Together - thirty-one kings

A number of scholars refer to the Septuagint (LXX) in connection with this list, but we can see no reason for this. "The Septuagint says, `twenty-nine kings,' and then sets down only twenty-eight, omitting the kings of Bethel, Lasharon, and Madon."[15] It would be impossible to find a more interesting list of names in ancient Palestine than the one here.

"Jericho ..." This was the place of Israel's entry into Canaan. The name of the place probably signifies some ancient moon god, and its history reaches back some 5,000 years![16] It owes its existence to a marvelous spring that supplies an abundance of fresh water. Here Jesus Christ himself healed the blind beggar Bartimaeus (Mark 10:46ff). Here Jesus ate with the chief tax-collector Zacchaeus (Luke 19:1-10). And the memory of a palace in Jericho was still in Jesus' mind when he spoke the parable of the pounds (Luke 19:11-27). (See my comment under these references in the N.T. series of commentaries.)

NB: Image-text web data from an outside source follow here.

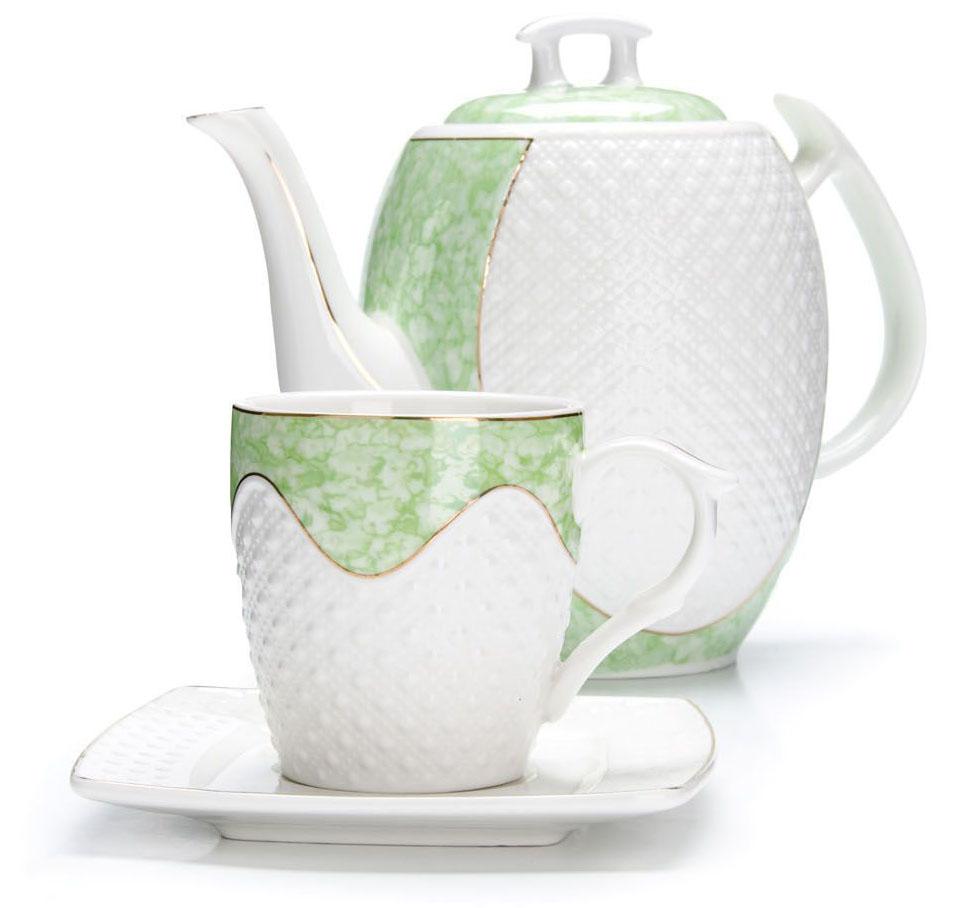 Чайный сервиз Loraine, 13 предметов. 26834730613Чайный набор Loraine на 6 персон, изготовленный из высококачественной керамики изысканного белого цвета, состоит из 6 чашек, 6 блюдец и заварочного чайника. Изделия набора украшены тонкой золотой каймой и имеют красивый и нежный дизайн. Набор придется по вкусу и ценителям классики, и тем, кто предпочитает утонченность и изысканность. Он настроит на позитивный лад и подарит хорошее настроение с самого утра. Набор упакован в подарочную упаковку.Такой чайный набор станет прекрасным украшением стола, а процесс чаепития превратится в одно удовольствие! Это замечательный выбор для подарка родным и друзьям! Объем чайника: 1,3 л. Объем чашки: 220 мл.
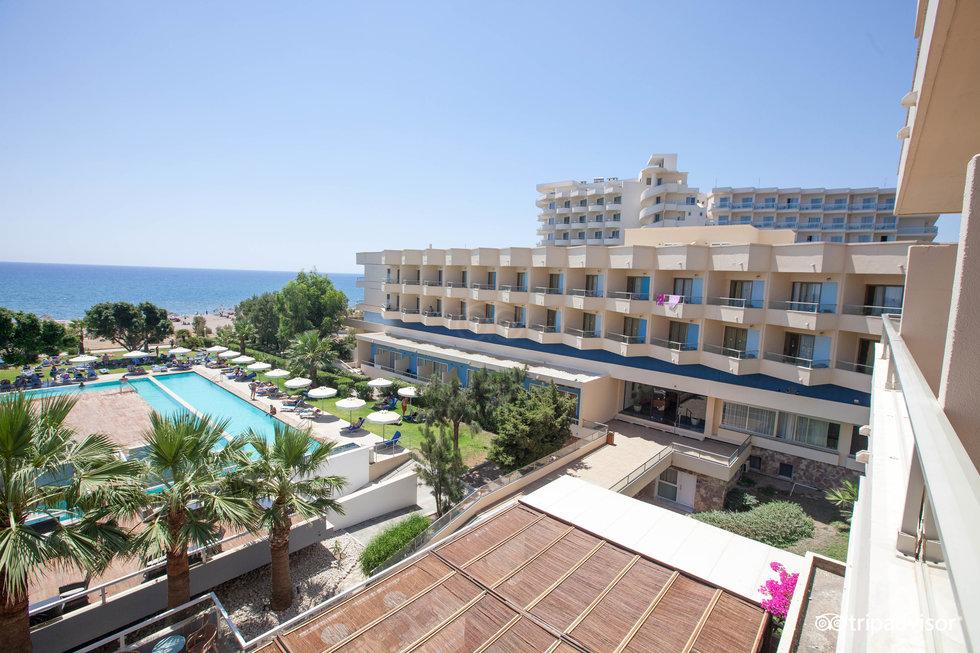 藍色海灘度假飯店
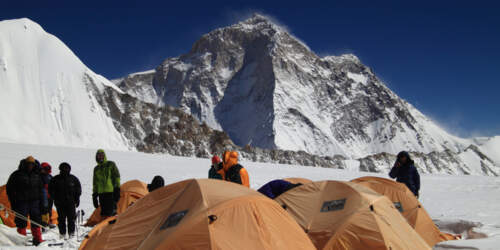 Expeditionen in Himalaya, Karakorum, Zentralasien, den Anden und Afrika. 8000m-Expeditionen: G1, G2, Nanga Parbat, Makalu, Manaslu, Cho Oyu und Mount Everest.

"Ai ..." In Hebrew, the name is always written with the definite article, "The Heap, or the Ruin. It is identified with the modern `Et Tell' (Arabic: tall heap), two miles east of Bethel (Tell Beitin)."[17] Here the events regarding Achan occurred.

"Jerusalem ..." Called by Jesus himself, "The City of the Great King," from the days of the Monarchy, Jerusalem and its history are indeed the history of Israel. Here the death, burial, and resurrection of Christ occurred.

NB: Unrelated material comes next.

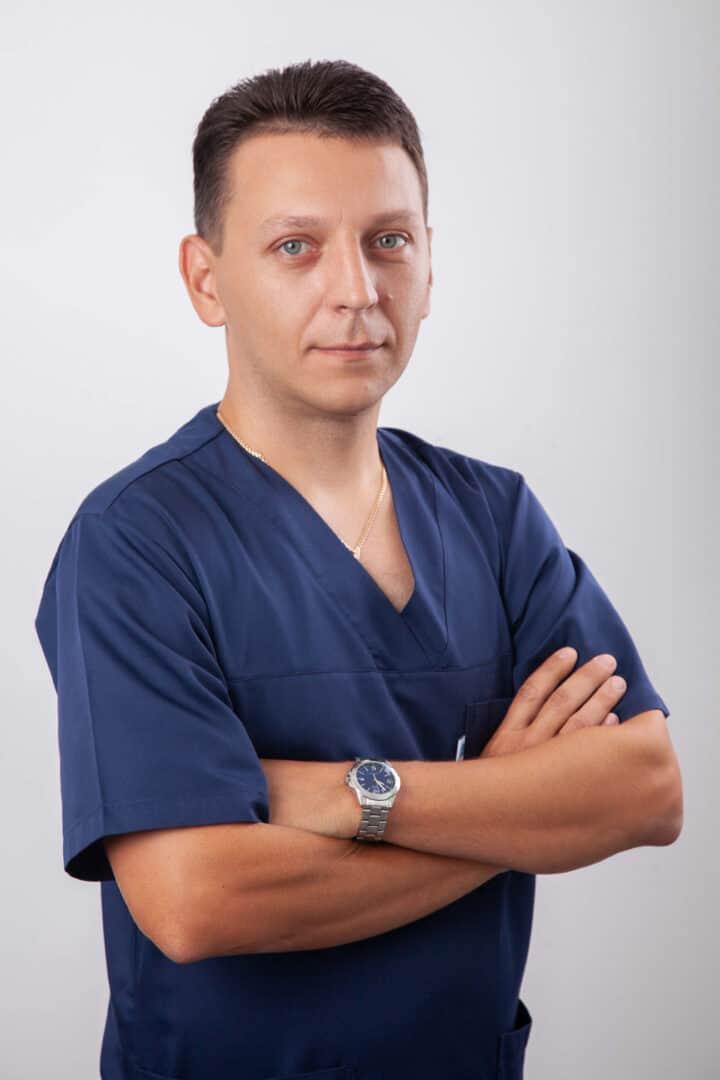 Врач-анестезиолог роддома ADONIS Никитенко Виктор Сергеевич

"Hebron ..." (See my notes on this under Joshua 10:1.)

"Jarmuth ..." (See my notes on this place under Joshua 10:3.)

"Lachish ..." (See my notes on Lachish under Joshua 10:3.)

"Eglon ..." (See my notes regarding Eglon under Joshua 10:3.) It is of interest that a king of Moab by the name Eglon was assassinated by Ehud (Judges 3:12ff).

"Gezer ..." From the earliest times Gezer was an important city on the road between Joppa and Jerusalem. The Egyptians recaptured Gezer following the Conquest (about 1224 B.C.); and the place did not again become a possession of Israel until the times of Solomon, when Pharaoh gave it to his daughter, one of the wives of Solomon. Solomon fortified the place and rebuilt it; and it figured extensively in the Maccabean wars.[18]

"Debir ..." Kiriath-sepher was an ancient name of this place which was a stronghold of the Anakim, located possibly a few miles from Hebron (Noth). It is unmentioned in later history.[19]

"Geder ..." This is a southern town of Canaan, the location of which is unknown.

"Hormah ..." This place was the farthest south to which the victorious Israelites chased the defeated Canaanites following the battle of Beth-horon. The ancient name of it was Zephath. Judges 1:17 mentions it in the episode of its defeat by Judah and Simeon.[20]

"Arad ..." The battle that destroyed this place and its king took place in Hormah (the ancient Zephath, as described in Judges 1:17). Way identified the place as the modern Tell es Seriah, 15 miles southeast of Gaza.[21]

"Libnah ..." This was a fortified city on the Shephelah (the plateau-like area between the high mountains of central Palestine and the seacoast). Joshua assigned it to the priests. It withstood a siege by Sennacherib; and it was here that Sennacherib's army was destroyed on a single night by an angel of the Lord (2 Kings 19:8).[22]

"Adullam ..." "We first hear of this place in Genesis 38, where Hiram the Adullamite is the friend of Judah. David hid there from king Saul (1 Samuel 22:1ff). Psalms 52 and Psalms 142 were written here, and it was one of the places occupied by the returnees from Babylon (Nehemiah 11:30)."[23]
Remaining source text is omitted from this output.